Document text.
↓

Cloud Security Risk Responses

What to Expect from cloud Security Risk Responses?

Risk responses provides a consistent, organization-wide responses to risk by the organizational risk frame by taking these steps:

  1. Developing alternative courses of action for responding to risk (Risk Responses)
  1. Evaluating the alternative courses of action
  1. Determining appropriate courses of action consistent with organizational risk tolerance
  1. Implementing risk responses based on selected courses of action

What are the Traditional Risk Responses used by Cloud computing?

Traditional Risk Responses
Traditional Risk Responses

The four traditional ways to address risk are described in this section.

Risk can be accepted: In some cases, it may be prudent for an organization to simply accept the risk that is presented in certain scenarios.

Risk acceptance is the practice of accepting certain risks, typically based on a business decision that may also weigh the cost versus the benefit of dealing with the risk in another way.

For example, an executive may be confronted with risks identified during a risk assessment for her organization.

These risks have been prioritized by high, medium, and low impact to the organization.

The executive notes that to mitigate or transfer the low-level risks, significant costs could be involved.

Mitigation might involve the hiring of additional highly skilled personnel and the purchase of new hardware, software, and office equipment, whereas transference of the risk to an insurance company would require premium payments.

The executive then further notes that minimal impact to the  organization would occur if any of the reported low-level threats were realized.

↑

Continue the cloud security risk responses text above from its last sentence.

Data lines.
↓

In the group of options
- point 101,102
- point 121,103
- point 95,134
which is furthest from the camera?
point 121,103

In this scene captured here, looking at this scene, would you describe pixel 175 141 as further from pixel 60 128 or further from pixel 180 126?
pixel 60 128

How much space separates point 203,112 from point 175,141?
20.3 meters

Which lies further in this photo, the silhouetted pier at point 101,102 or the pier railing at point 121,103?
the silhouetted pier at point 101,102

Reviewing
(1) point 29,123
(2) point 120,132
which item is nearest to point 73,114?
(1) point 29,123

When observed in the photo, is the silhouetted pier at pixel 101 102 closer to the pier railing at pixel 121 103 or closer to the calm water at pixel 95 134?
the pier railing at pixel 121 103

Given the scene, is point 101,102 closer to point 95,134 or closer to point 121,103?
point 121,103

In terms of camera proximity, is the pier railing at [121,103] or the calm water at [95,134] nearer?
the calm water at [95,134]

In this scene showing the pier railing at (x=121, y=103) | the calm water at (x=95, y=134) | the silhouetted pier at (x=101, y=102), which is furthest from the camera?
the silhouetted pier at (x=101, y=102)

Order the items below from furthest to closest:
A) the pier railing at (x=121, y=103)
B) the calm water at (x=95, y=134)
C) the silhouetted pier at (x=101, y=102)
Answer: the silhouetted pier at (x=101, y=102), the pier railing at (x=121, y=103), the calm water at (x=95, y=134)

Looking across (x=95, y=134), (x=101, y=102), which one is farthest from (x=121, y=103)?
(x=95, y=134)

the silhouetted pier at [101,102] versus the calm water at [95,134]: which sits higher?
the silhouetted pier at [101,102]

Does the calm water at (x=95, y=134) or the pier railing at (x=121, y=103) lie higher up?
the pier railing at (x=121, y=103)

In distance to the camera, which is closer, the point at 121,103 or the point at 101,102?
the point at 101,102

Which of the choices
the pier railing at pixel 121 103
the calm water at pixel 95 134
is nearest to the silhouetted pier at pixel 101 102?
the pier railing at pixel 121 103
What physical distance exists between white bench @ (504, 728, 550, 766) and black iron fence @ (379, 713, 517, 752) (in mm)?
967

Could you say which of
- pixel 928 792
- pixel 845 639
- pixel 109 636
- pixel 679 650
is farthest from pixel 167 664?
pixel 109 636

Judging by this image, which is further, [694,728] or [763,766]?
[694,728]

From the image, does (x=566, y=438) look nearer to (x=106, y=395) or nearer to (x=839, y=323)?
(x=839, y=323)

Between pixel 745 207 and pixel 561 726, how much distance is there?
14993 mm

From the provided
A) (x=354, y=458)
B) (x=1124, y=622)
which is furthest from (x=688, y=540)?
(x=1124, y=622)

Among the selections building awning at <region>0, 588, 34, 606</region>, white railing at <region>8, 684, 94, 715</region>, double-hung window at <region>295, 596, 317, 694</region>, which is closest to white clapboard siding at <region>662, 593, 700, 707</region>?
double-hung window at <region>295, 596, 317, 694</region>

↑

Final result.
Therefore, she rightly concludes that it is wiser for the organization to forego the costs and accept the risk.

The decision to accept risk should not be taken lightly, nor without appropriate information to justify the decision.

The cost versus benefit, the organization’s willingness to monitor the risk long term, and the impact it has on the outside world’s view of the organization must be taken into account when deciding to accept risk.

When accepting risk, the business decision to do so must be documented. Some organizations may track containment of risk.

Containment lessens the impact to an organization when exposure is exploited through the distribution of critical assets (that is, people, processes, data, technologies, and facilities).

Risk can be avoided: Risk avoidance is the practice of coming up with alternatives so that the risk in question is not realized.

Imagine a global retailer who, knowing the risks associated with doing business on the Internet, decides to avoid the practice.

This decision will likely cost the company a significant amount of its revenue (if, indeed, the company has products or services that consumers want to purchase).

In addition, the decision may require the company to build or lease a site in each of the locations, globally, for which it wants to continue the business.

This could have a catastrophic effect on the company’s ability to continue business operations.

Risk can be transferred: Risk transfer is the practice of passing on the risk in question to another entity, such as an insurance company.

The transfer of risk may be accompanied by a cost.

This can be seen in insurance instances, such as liability insurance for a vendor or the insurance taken out by companies to protect against hardware and software theft or destruction.

This may also be true if an organization must purchase and implement security controls to make its organization less desirable to attack.

Not all risks can be transferred.

Although the financial risk is simple to transfer through insurance, the reputational risk may rarely be fully transferred. (Risk Responses)

If a banking system is breached, there may be a cost in the money lost, but what about the reputation of the bank as a secure place to store assets?

How about the stock price of the bank and the customers the bank may lose due to the breach?

Risk can be mitigated: Risk mitigation is the practice of the elimination of, or the significant decrease in the level of, the risk presented.

Examples of risk mitigation can be seen in everyday life and are readily apparent in the information technology world.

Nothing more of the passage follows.